木瓜直播

While the Absorb bioresorbable vascular scaffold had target vessel failure rates similar to conventional metallic stents in an all-comers trial, it yet again highlighted the risk of device thrombosis.

Over 2 years, target vessel failure occurred at comparable rates between Absorb scaffolds and Xience everolimus-eluting stents (11.7% versus 10.7%, HR 1.12, 95% CI 0.85-1.48) in the Amsterdam Investigator-Initiated Absorb Strategy All-Comers (AIDA) Trial. Individual components of the primary endpoint were not significantly different, either:

• Cardiac death: 2.0% versus 2.7%
• Target vessel MI: 5.5% versus 3.2%
• Target vessel revascularization: 8.7% versus 7.5%

The main difference lay in device thrombosis rates (3.5% versus 0.9%, HR 3.87, 95% CI 1.78-8.42), Joanna J. Wykrzykowska, MD, PhD, of the Academic Medical Center-University of Amsterdam, and collaborators reported in the .

Ten patients developed scaffold thrombosis more than a year after Absorb placement -- of those, one had the problem arise more than 2 years out.

Published data were from a preliminary analysis: the data and safety monitoring board had gotten wind of the elevated risk of scaffold thrombosis in other studies and recommended early reporting of the results due to the safety concern. All patients had been enrolled with follow-up incomplete (a median of 707 days).

The ABSORB series of trials had raised concerns over target lesion failure and stent thrombosis, which were not alleviated by recent presentation of 2-year data from the pivotal ABSORB III trial. Instead, the FDA announced that it is investigating the device's safety.

While proponents have pointed to technique as key to outcomes, AIDA showed rates of predilatation and postdilation, along with implanted vessel size, were similar between patients whose scaffolds developed device thrombosis and their peers whose devices didn't.

"An observational study showed that the 1-year rate of scaffold thrombosis was lower when a scaffold-specific implantation strategy (consisting of predilation, adequate sizing, and postdilation) was used. In our trial, scaffold thrombosis occurred regardless of implantation technique," Wykrzykowska's group commented.

The AIDA investigators are also now giving extended dual antiplatelet therapy (DAPT) to Absorb recipients.

Debabrata Mukherjee, MD, of the Texas Tech University Health Sciences Center in El Paso, questioned whether a longer duration of DAPT would truly offset the risk of scaffold thrombosis. Nevertheless, "prolonged DAPT is likely to be recommended and indeed was recommended by the data and safety monitoring board overseeing AIDA."

"Therefore, the bioresorbable scaffold should be used only in patients who can adhere to DAPT for an extended period, possibly up to 3 years, without unacceptable side effects. The extended duration of DAPT will come at the cost of a higher risk of bleeding, which will further attenuate any potential longer-term benefits of currently available bioresorbable scaffolds," he wrote in an accompanying editorial.

"Given the lack of putative benefit in the ABSORB Japan and ABSORB II trials, the advantage of bioresorbable technology over metallic stents remains to be established," Wykrzykowska and colleagues agreed.

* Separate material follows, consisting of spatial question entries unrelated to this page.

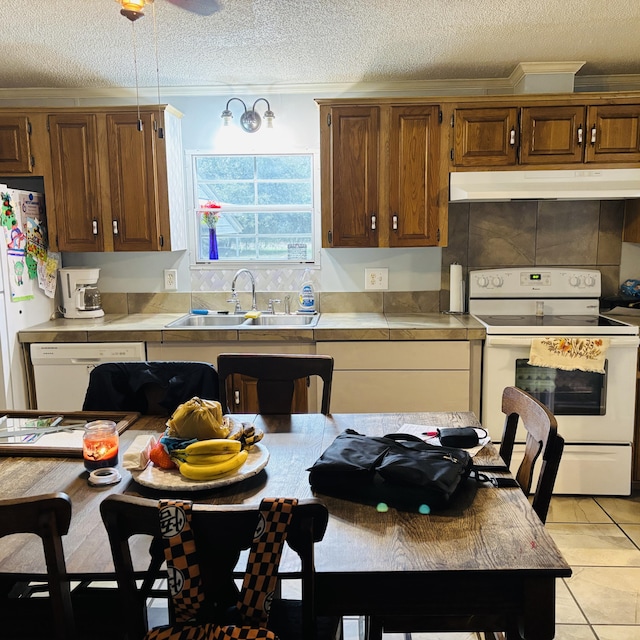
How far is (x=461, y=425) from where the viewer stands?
6.87 feet

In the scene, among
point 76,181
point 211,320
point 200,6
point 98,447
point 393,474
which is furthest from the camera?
point 211,320

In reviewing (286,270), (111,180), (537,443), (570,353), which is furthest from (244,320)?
(537,443)

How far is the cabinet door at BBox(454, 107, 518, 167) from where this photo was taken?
135 inches

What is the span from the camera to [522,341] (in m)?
3.24

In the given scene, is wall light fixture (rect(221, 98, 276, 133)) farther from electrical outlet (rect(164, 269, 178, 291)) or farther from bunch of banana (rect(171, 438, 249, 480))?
bunch of banana (rect(171, 438, 249, 480))

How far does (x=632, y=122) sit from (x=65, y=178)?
3144 millimetres

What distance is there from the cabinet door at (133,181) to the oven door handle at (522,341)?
1943mm

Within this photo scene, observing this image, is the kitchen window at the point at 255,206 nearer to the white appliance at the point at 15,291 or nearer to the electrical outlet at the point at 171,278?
the electrical outlet at the point at 171,278

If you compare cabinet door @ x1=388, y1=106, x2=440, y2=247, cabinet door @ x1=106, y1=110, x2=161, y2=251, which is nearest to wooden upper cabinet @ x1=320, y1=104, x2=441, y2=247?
cabinet door @ x1=388, y1=106, x2=440, y2=247

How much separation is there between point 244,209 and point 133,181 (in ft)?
2.36

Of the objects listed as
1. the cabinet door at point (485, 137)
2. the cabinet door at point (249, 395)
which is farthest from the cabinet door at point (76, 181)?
the cabinet door at point (485, 137)

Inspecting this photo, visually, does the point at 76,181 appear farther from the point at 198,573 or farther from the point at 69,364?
the point at 198,573

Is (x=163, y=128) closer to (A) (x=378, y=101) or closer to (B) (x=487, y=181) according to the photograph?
(A) (x=378, y=101)

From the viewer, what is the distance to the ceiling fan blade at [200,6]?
2.47 m
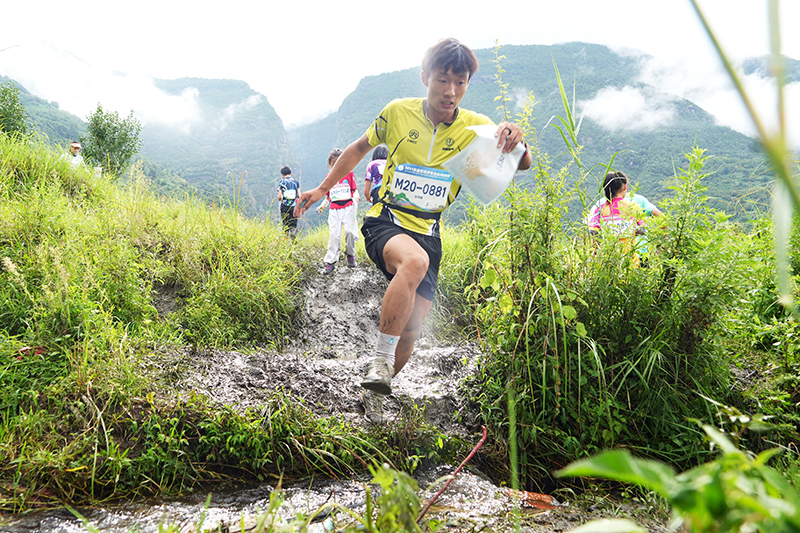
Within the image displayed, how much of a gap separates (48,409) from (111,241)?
1.84 m

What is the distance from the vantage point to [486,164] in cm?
236

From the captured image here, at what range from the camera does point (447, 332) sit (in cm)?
454

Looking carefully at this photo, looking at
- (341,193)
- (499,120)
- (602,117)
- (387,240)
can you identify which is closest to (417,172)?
(387,240)

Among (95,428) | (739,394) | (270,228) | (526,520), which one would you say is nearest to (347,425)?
(526,520)

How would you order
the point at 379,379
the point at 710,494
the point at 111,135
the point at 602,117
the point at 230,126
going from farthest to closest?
→ 1. the point at 230,126
2. the point at 111,135
3. the point at 602,117
4. the point at 379,379
5. the point at 710,494

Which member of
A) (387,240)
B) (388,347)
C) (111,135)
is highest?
(111,135)

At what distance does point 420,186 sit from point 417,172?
0.32ft

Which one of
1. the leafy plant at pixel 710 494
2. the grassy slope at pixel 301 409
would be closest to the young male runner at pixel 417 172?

The investigators found that scaffold implantation took 5 extra minutes of procedure time and required 9 mL more contrast material. There was also a lower likelihood of receiving the assigned device than with Xience implantation. "These findings attest to delivery challenges associated with scaffold implantation," they commented.

The AIDA trial had 1,845 patients randomly assigned to undergo PCI with the Absorb scaffold (n=924) or the Xience stent (n=921). Five high-volume Dutch centers participated in the trial.

As for its limitations, routine intravascular imaging was not performed during implantation, there was no systematic blood sampling done, and not all case-report forms were monitored.

"The AIDA investigators should be congratulated for highlighting an important safety issue," Mukherjee maintained.

"The current study extends the concern regarding bioresorbable scaffold thrombosis to a broader population of patients. Given the lack of an advantage with respect to clinical efficacy, the challenges in delivering the device (including longer procedural times), and the higher rate of device thrombosis with the bioresorbable scaffold, there is little justification for routine use of the everolimus-eluting bioresorbable scaffold over the everolimus-eluting metallic stent."